[Short text fragments from websites]
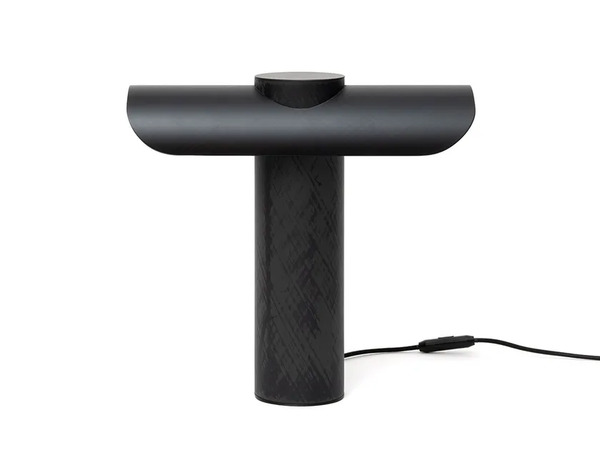  Belull T Lamp 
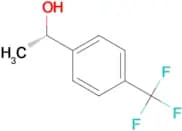 (S)-1-(4-(Trifluoromethyl)phenyl)ethanol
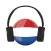 Radio van Nederland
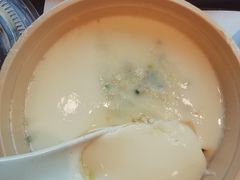-真功夫(君逸世家店)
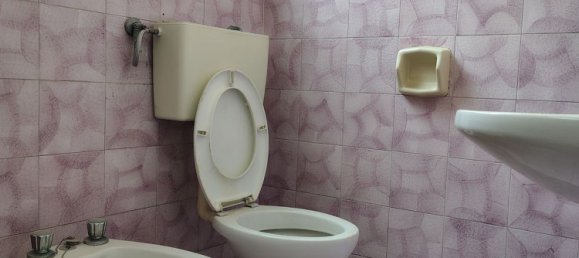 Lagerhaus in Marzabotto, Italy 312m², Nr. 315398 13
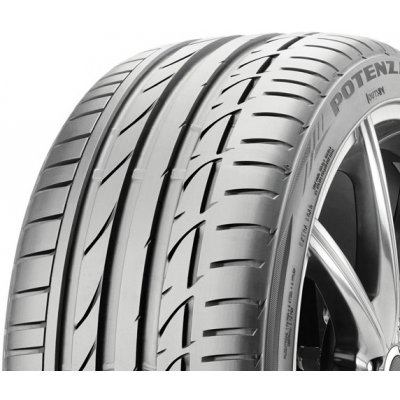 Bridgestone Potenza S001 265/40 R18 101Y FR – Hledejceny.cz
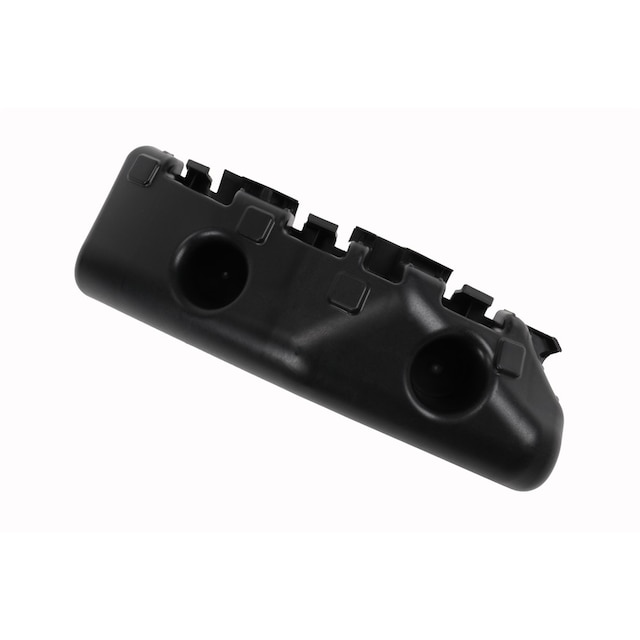 GM Genuine Parts Rear Driver Side Bumper Fascia Tail Lamp Opening Bracket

**Exercise:** Reproduce every record above word for word, leaving out the pictures.

**Final answer:**
  Belull T Lamp 
 (S)-1-(4-(Trifluoromethyl)phenyl)ethanol
 Radio van Nederland
-真功夫(君逸世家店)
 Lagerhaus in Marzabotto, Italy 312m², Nr. 315398 13
 Bridgestone Potenza S001 265/40 R18 101Y FR – Hledejceny.cz
 GM Genuine Parts Rear Driver Side Bumper Fascia Tail Lamp Opening Bracket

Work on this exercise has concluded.